4. Geometrical Operators

An often used image operator is a geometrical operator, these are the operators that keep the colors the same but put the pixels in a different spot.

These operators can be used to create some artistical effect, but they are also useful in correcting for some unwanted distortion, which were introduced, when the picture was taken (like camera rotation, perspective distortions etc.)

The input for these methods (at least in this Exercise) is always a quadrilateral region of a discrete image \(F\). That means that you only know the intensity values at discrete integral pixel positions. The output consists of a rectangular image \(G\) with axes aligned with the Cartesian coordinate axes \(x\) and \(y\).

In an arbitrary image transformation, there is no guarantee, that an “input”-pixel will be positioned at a pixel in the “output” image as well. Rather, most of the time your output image pixels will “look at” image positions in the input image, which are “between” pixels.

So you need access to intensity values, which are not on the sampling grid of the original image, e.g. the intensitiy value at position \((6.4, 7.3)\). In this section we assume that you know about interpolation. Here we focus on the basic structure of an image warping algorithm.

Let \(f\) be an image with domain \(E\) and range \(V\). Let \(\phi\) be a transform that takes a point \(\v x\in E\) and returns a point \(\v y=\phi(\v x)\) in the domain \(E'\) of image \(g\), we then define the geometrical transform \(\Phi\) as:

\[g(\v y) = (\Phi f)(\v y) = f(\v x)\quad\text{with}\quad y = \phi(\v x)\]

or equivalently:

\[g(\phi(\v x)) = f(\v x)\quad\text{or}\quad g(\v y) = f(\phi\inv(\v y))\]

in case the inverse transform exists.

Note that the last two transforms are equivalent from a mathematical point of view.

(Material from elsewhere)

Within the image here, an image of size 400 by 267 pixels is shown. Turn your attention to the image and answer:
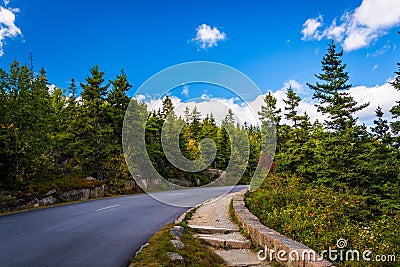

We could start an algorithm for a geometrical operator with either equation. We start with the first one:

4.1. Forward Transform

In [1]: from ipcv.ip.pixels import pixel, domainIterator;

In [2]: def geoOp_fwd(f, phi):
   ...:     fdomain = f.shape[:2]
   ...:     g = np.zeros_like(f)
   ...:     for p in domainIterator(fdomain):
   ...:         q = phi(p).rint()
   ...:         if q.isin(fdomain):
   ...:             g[q] = f[p]
   ...:     return g

The function geoOp2d_fwd is based on the first equation: we loop over all pixels in the domain of image \(f\), calculate where that pixel is transformed to and then set this pixel in the output image with the same color as the original pixel in the original image.

Below we define a function that rotates a pixel and use it to rotate the entire image:

In [3]: def rotator(angle):
   ...:     ca = np.cos(angle)
   ...:     sa = np.sin(angle)
   ...:     R = np.array([[ca, -sa], [sa, ca]])
   ...:     def rotate(t):
   ...:         return pixel(R @ np.array(t))
   ...:     return rotate

In [4]: a = plt.imread('images/peppers.png')

In [5]: plt.subplot(131); plt.imshow(a);

In [6]: b = geoOp_fwd(a, rotator(np.pi/6))

In [7]: plt.subplot(132); plt.imshow(b);

In [8]: plt.subplot(133); plt.imshow(b[:64,:64]);

In [9]: plt.show();

Evidently the forward transform is not the way to implement a geometrical transform. In the next sectio we will look at the backward transform that is based on the second formulation of the geometric operator.

4.2. Backward Transform

In [10]: def geoOp(f, invphi):
   ....:     g = np.zeros_like(f)
   ....:     gdomain = g.shape[:2]
   ....:     for q in domainIterator(gdomain):
   ....:         p = invphi(q).rint()
   ....:         if p.isin(gdomain):
   ....:             g[q] = f[p]
   ....:     return g

In [11]: plt.subplot(131); plt.imshow(a);

In [12]: b = geoOp(a, rotator(-np.pi/6))

In [13]: plt.subplot(132); plt.imshow(b);

In [14]: plt.subplot(133); plt.imshow(b[:64,:64]);

In [15]: plt.show();

As can be clearly seen in this example the backward algorithm is the simplest one that really works. No more holes. Please note that we use a simple nearest neighbor interpolation. In practice it is much better to use a better interpolation scheme.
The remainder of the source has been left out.